Aquellas tardes no tomaba el autobús escolar para volver a casa. Regresaba caminando. Evitaba a las amigas con las que habría tenido que sentarme en el autobús, las que habrían dicho Krista, ¿estás loca?, y que podrían haber adivinado que era un chico, un chico de más edad, el objeto de mi interés.
En esos años terribles de la adolescencia, la felicidad sólo es ¡Me ha visto! Sabe quién soy.
El callejón sembrado de escombros por donde a veces Aaron Kruller pasaba en bicicleta, para salir a Quarry Road. La acera delante de la estación de ferrocarril donde chicos mayores y algunas chicas, que reían escandalosamente, que alborotaban, se reunían después de clase para beber cerveza en latas que luego se tiraban sin cuidado alguno entre los matojos, y para fumar cigarrillos o «hierba».

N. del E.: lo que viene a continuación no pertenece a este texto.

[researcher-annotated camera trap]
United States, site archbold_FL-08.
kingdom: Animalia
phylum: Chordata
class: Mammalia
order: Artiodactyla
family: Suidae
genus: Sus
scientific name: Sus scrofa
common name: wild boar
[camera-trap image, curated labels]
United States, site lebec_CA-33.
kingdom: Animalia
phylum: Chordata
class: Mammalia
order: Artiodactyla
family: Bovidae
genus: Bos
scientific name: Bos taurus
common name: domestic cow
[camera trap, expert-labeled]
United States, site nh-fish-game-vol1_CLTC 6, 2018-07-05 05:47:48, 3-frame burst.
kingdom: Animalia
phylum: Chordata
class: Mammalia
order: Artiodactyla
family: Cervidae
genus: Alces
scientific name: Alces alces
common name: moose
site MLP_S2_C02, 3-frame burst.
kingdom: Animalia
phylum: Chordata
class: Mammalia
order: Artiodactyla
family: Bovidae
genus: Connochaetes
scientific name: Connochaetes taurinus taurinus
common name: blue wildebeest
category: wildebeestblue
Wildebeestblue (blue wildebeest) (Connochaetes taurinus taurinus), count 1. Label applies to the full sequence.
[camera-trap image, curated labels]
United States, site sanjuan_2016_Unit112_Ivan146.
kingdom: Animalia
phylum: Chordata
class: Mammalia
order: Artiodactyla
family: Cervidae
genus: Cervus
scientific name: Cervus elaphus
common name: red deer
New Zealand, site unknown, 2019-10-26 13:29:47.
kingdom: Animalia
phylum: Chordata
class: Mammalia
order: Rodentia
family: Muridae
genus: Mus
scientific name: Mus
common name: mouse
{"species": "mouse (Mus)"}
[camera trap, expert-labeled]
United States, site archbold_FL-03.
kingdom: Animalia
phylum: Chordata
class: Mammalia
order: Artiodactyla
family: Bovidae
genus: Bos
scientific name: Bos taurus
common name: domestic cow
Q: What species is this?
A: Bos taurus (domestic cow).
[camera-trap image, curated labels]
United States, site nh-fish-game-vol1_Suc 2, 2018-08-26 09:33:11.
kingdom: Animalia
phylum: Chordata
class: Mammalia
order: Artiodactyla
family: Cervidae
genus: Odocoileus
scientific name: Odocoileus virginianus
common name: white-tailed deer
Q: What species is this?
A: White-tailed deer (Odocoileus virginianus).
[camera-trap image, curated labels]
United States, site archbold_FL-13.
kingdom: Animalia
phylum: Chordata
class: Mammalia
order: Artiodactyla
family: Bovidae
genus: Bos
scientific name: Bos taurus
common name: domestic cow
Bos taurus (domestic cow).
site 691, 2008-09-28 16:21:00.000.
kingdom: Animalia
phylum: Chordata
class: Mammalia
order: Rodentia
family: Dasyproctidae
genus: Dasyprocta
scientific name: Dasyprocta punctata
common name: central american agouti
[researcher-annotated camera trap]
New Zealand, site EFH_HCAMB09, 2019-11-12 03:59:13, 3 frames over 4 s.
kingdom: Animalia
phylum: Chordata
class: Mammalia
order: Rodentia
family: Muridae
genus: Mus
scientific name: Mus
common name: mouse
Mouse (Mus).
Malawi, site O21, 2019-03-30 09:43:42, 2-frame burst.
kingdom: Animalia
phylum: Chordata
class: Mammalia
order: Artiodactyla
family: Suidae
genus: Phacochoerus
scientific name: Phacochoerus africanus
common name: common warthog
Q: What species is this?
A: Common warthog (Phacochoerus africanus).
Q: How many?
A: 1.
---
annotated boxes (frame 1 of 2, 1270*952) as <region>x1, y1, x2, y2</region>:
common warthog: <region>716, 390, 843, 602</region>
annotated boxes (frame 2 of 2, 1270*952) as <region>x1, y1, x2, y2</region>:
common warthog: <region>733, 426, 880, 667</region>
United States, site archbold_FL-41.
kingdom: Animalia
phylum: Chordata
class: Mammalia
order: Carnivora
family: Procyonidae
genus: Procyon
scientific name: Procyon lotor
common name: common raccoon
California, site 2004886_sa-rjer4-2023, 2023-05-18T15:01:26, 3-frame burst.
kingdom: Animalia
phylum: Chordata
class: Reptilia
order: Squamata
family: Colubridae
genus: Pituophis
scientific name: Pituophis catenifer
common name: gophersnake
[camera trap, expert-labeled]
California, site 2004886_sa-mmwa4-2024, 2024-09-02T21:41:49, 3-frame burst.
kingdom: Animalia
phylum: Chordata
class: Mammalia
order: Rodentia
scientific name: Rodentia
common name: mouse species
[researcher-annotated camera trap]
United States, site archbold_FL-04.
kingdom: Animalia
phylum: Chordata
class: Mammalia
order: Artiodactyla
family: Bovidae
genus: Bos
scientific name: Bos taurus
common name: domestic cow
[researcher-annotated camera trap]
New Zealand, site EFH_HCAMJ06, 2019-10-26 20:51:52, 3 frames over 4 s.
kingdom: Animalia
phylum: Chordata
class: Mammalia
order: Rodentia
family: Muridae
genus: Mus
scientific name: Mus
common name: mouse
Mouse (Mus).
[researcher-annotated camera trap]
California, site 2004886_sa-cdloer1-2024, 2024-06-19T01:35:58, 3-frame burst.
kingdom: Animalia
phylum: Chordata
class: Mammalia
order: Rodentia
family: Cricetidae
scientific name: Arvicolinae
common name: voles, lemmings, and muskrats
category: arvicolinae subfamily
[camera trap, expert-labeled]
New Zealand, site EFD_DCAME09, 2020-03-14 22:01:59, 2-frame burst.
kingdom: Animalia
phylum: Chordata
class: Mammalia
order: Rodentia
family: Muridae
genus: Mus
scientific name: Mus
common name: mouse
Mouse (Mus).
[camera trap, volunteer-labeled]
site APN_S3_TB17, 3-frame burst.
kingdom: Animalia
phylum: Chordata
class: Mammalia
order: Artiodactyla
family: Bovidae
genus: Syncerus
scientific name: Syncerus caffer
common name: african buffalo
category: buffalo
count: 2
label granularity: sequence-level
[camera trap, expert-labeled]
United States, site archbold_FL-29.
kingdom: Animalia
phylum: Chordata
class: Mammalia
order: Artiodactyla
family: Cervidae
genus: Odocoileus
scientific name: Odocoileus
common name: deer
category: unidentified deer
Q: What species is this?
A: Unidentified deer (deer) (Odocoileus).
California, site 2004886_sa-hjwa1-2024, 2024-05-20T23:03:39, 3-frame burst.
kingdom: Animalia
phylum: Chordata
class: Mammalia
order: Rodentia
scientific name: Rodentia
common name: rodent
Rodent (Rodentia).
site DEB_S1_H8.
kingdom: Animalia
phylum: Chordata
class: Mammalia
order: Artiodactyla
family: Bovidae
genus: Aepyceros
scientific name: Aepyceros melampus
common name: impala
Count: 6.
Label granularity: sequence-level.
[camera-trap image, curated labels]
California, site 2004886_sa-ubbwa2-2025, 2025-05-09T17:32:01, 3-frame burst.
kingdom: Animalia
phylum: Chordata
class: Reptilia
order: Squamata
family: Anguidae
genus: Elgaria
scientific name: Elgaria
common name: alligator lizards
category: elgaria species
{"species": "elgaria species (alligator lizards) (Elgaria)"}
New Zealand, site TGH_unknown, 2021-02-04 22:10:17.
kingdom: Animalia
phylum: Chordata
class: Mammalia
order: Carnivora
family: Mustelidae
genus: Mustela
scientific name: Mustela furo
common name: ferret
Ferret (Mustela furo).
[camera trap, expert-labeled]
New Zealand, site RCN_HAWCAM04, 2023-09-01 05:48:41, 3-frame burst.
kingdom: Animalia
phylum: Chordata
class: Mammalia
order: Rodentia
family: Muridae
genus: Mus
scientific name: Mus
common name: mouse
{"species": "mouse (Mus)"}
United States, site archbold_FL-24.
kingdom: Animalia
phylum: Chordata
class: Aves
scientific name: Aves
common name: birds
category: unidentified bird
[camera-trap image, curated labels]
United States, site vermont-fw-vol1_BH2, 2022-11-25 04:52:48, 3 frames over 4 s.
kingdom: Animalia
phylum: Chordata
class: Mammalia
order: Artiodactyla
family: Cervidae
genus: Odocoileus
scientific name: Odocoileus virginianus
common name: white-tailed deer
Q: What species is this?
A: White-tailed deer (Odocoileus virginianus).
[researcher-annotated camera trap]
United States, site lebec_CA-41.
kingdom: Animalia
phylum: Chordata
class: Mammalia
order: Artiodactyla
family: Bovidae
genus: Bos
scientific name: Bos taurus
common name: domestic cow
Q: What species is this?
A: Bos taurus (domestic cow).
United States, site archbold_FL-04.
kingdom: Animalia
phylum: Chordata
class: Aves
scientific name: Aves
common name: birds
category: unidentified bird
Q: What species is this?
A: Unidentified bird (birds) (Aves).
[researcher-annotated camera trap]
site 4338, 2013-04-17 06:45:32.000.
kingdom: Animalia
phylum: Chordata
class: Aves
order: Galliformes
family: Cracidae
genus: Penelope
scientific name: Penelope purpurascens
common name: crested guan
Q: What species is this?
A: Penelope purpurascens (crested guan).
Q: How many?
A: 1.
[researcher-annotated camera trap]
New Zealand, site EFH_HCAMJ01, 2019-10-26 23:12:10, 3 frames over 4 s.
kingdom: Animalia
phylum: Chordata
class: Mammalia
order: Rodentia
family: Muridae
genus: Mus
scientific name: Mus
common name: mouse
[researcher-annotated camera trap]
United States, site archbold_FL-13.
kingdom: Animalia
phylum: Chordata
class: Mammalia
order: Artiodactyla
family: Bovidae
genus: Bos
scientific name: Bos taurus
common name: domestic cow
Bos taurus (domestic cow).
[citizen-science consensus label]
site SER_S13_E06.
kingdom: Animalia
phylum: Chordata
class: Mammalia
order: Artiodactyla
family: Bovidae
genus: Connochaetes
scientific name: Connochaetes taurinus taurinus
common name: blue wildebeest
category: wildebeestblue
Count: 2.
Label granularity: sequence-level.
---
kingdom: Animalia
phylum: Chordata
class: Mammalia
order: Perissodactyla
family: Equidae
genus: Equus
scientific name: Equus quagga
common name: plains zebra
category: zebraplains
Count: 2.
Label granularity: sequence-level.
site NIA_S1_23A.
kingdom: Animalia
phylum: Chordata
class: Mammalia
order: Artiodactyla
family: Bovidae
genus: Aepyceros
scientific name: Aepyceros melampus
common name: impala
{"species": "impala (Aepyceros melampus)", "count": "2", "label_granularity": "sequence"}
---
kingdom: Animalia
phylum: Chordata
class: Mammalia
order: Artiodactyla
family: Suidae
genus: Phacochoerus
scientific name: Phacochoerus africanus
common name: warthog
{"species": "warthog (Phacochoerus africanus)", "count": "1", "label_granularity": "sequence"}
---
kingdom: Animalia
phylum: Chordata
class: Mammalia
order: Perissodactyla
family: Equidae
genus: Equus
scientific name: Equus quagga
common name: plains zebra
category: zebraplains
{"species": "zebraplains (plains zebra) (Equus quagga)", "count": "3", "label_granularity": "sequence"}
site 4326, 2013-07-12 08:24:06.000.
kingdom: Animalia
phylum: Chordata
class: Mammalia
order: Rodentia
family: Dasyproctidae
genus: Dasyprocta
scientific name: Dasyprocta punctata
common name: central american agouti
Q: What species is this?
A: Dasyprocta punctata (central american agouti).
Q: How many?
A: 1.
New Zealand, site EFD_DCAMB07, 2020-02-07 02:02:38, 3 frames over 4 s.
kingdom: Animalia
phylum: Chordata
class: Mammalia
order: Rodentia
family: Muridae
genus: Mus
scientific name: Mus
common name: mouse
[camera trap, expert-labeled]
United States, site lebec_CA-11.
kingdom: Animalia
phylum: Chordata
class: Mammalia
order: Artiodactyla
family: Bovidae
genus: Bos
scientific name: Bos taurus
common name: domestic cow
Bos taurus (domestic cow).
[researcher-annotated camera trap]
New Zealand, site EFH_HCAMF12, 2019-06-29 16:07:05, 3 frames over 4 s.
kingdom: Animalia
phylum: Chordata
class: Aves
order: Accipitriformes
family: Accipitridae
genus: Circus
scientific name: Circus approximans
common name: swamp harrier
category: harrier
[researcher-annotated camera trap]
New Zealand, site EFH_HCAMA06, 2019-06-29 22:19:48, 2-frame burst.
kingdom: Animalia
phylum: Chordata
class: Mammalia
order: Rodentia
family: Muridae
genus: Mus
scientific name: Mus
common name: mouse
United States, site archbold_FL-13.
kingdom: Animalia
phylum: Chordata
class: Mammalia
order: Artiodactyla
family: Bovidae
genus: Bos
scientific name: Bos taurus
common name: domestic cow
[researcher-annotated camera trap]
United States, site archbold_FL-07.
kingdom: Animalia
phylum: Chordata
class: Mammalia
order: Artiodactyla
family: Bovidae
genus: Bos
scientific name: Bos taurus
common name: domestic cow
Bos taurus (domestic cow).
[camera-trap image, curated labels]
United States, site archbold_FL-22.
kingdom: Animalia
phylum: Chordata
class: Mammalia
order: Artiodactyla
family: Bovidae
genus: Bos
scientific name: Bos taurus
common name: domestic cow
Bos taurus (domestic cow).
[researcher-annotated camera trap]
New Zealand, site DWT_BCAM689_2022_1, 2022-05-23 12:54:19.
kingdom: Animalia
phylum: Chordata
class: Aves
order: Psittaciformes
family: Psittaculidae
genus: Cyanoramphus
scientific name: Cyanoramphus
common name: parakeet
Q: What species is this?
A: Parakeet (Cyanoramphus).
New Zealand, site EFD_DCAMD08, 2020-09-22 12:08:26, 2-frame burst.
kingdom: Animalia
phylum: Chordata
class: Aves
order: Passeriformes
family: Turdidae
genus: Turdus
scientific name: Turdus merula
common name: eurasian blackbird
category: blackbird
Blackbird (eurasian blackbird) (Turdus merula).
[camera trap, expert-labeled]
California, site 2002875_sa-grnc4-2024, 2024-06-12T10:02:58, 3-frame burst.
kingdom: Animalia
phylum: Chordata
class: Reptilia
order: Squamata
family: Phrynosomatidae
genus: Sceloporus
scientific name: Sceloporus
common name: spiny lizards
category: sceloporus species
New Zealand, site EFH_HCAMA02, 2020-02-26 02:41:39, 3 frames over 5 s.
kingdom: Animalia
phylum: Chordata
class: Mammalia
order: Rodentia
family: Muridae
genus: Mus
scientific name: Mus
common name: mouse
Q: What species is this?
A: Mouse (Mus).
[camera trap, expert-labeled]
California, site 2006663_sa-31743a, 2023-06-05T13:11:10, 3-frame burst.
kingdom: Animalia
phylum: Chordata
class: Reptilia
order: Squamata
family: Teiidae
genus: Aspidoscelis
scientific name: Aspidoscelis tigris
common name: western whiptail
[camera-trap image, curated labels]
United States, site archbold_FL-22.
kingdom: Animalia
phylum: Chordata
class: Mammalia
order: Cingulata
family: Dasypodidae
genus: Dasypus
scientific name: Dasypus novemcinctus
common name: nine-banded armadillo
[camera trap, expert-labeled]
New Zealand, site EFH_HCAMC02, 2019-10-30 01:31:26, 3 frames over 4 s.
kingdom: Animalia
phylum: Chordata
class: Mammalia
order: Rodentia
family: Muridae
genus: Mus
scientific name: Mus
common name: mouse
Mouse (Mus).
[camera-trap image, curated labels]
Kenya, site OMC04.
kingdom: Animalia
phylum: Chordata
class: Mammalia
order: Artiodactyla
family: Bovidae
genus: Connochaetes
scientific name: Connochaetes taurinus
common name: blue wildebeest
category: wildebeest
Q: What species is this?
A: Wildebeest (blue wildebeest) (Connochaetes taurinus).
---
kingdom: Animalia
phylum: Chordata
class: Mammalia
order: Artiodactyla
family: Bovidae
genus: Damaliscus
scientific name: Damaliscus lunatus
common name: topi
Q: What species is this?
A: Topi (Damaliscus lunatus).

Sabía lo que era «hierba»: marihuana. Reconocía el olor dulce y acre a medias que se adhería a la ropa y al pelo de ciertas chicas de más edad.
Aaron se quedaba muy poco tiempo con aquellos amigos suyos. Aaron fumaba con ellos, bebía con ellos, se reía con ellos. Se veía que Aaron Kruller era uno de ellos pero nunca se quedaba mucho tiempo, tenía que regresar a casa para trabajar en el taller de su padre en Quarry Road.
La hierba era cosa corriente en el instituto. María. Colocarse.
Yo suponía que colocarse tenía que estar bien, la sensación de ascender que conllevaba. Como un globo con helio que se alza por encima de los tejados, de las copas de los árboles, donde nadie te puede hacer daño.
Ben hablaba con desdén de los chicos del instituto que eran drogatas.
Pinchotas, fumetas, porreros. Fracasados. Ben despreciaba las drogas, la bebida.
Ben no sería nunca uno de los expulsados por llevar cerveza al recinto del instituto, ni por beber lo que tuviera en la casilla del vestuario, ni por fumar hierba en los aseos. Ben despreciaba cualquier tipo de debilidad. Se proponía trabajar a fondo en todas sus asignaturas. La primavera anterior, con nuestro padre desaparecido, y con el problema j odiándonos la vida, la capacidad de concentración de Ben se había ido a paseo, no lo había hecho muy bien en los exámenes finales y culpaba de eso a nuestro padre, nunca perdonaría a nuestro padre, de manera que había decidido que no sería un puto carpintero como Eddy Diehl, ni ebanista, a la mierda trabajar con las manos, a la mierda la construcción, Ben se matriculó en dibujo industrial y matemáticas para ingresar en la universidad. Había dejado de alternar con sus antiguos amigos: no es que fueran chicos aficionados a las drogas, porque no lo eran, pero no les interesaba la universidad, y ya no hizo amigos nuevos. No tenía tiempo para amigos. Trabajaba después de clase en la tienda de comestibles Laird's. Impresionaría a sus profesores. Impresionaría al director del instituto, al orientador vocacional. Superaría la curiosidad que les inspiraba -la compasión-, cierta hostilidad, tal vez, porque para él el apellido Diehl se había convertido en algo así como un garabato obsceno dibujado en la espalda.